Il settore che ha proposto più prodotti nuovi (ma non innovativi) è quello dei tablet. Ce n’erano di tutti i tipi, con varie dimensioni dello schermo e soprattutto vari sistemi operativi. In attesa dell’iPad 3 che, secondo voci insistenti, dovrebbe vedere la luce dei banchi di vendita e le code degli acquirenti in marzo, al Ces le novità  più interessanti erano due. Innanzitutto la nuova versione del sistema operativo del tablet Black Berry che dovrebbe rivitalizzare le scarse vendite del prodotto di Rim dovute anche ai moltissimi problemi di gioventù, come il mancato supporto alla posta elettronica (la funzione che ha decretato il successo di Rim negli ambienti professionali). E poi i primi tablet con Windows 8. Sì, proprio il nuovo sistema operativo di Microsoft che sarà  rilasciato entro l’autunno e che al Ces era più presente sui tablet che sui desktop. Poche, invece, le novità  dal fronte Android, anche perché la nuova versione del sistema operativo, la 4.0, era stata annunciata prima del Ces.

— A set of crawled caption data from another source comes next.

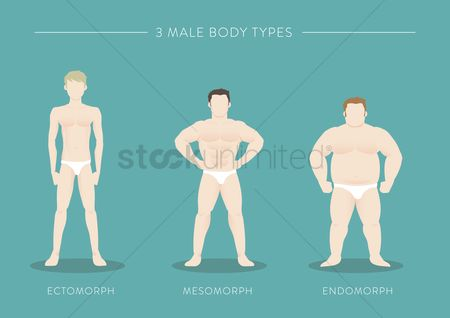Weight : Three male body types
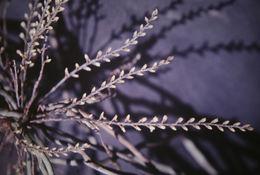 Image of <i>Campylocentrum fasciola</i> (Lindl.) Cogn.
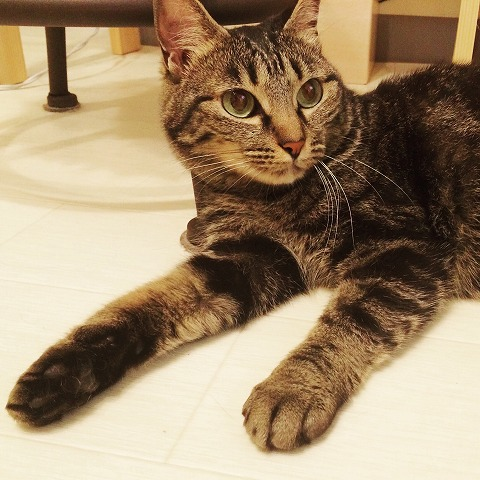 美人猫その2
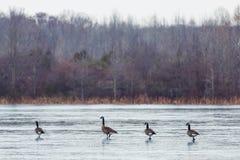 Gansos canadienses salvajes que vuelan sobre reserva en invierno foto de archivo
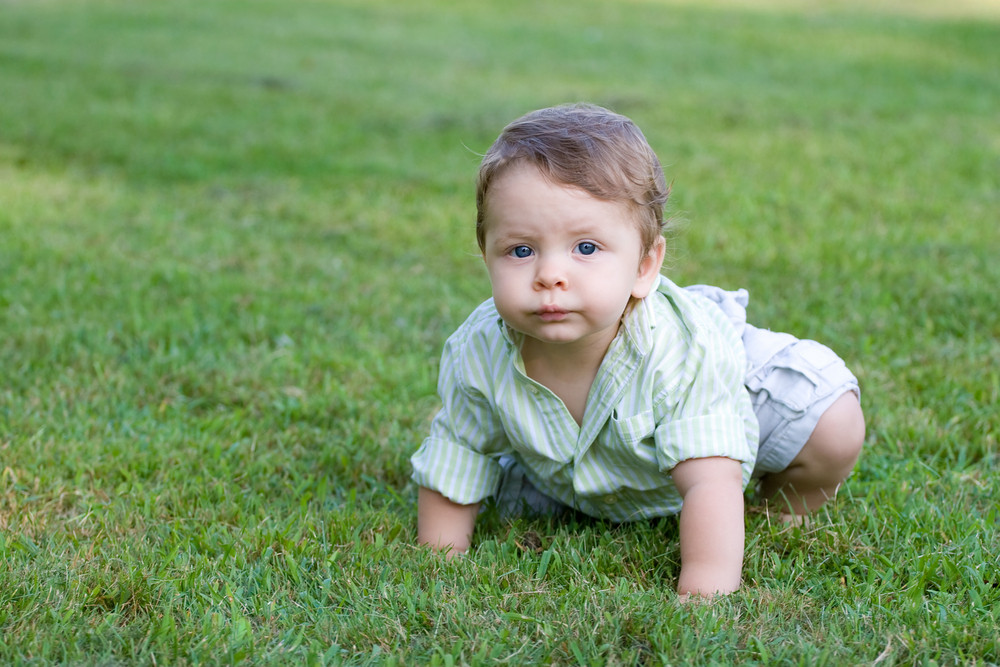 Cute young baby crawling through the green grass.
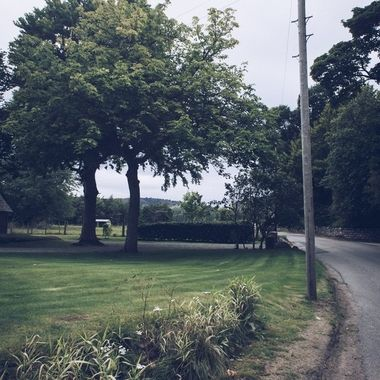 Trees along a driveway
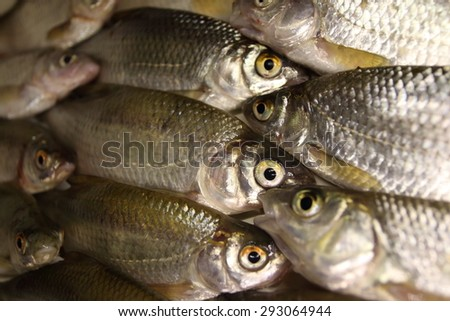 Freshly caught river fishes of various killifish species - stock photo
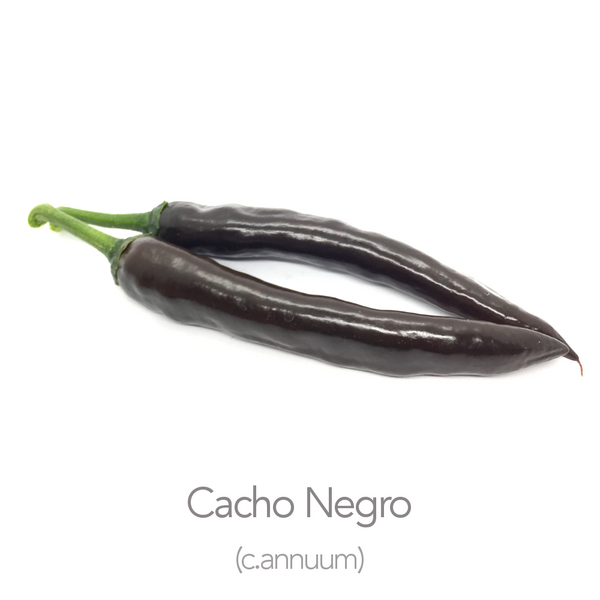 Cacho Negro Chilli Seeds (c.annuum)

Concludo con una provocazione: abbiamo trovato le innovazioni più interessanti dove non ci aspettavamo di trovarne. Frigoriferi con grandi schermi che fanno la lista della spesa o suggeriscono i cibi da consumare in base alla scadenza dei prodotti o alla dieta che si sta facendo; lavatrici con collegamenti Wi-Fi che inviamo messaggi sullo smartphone per informarvi sullo stato del lavaggio e che si connettono a Internet per controllare le fasce orarie delle tariffe energetiche e farvi consumare meno. Forni che “leggono” le ricette e impostano automaticamente il tipo e il tempo di cottura. E le App dagli smartphone/tablet sono prima passate ai televisori e ora sbarcano sugli elettrodomestici intelligenti. Che l’informatica si sia spostata in cucina?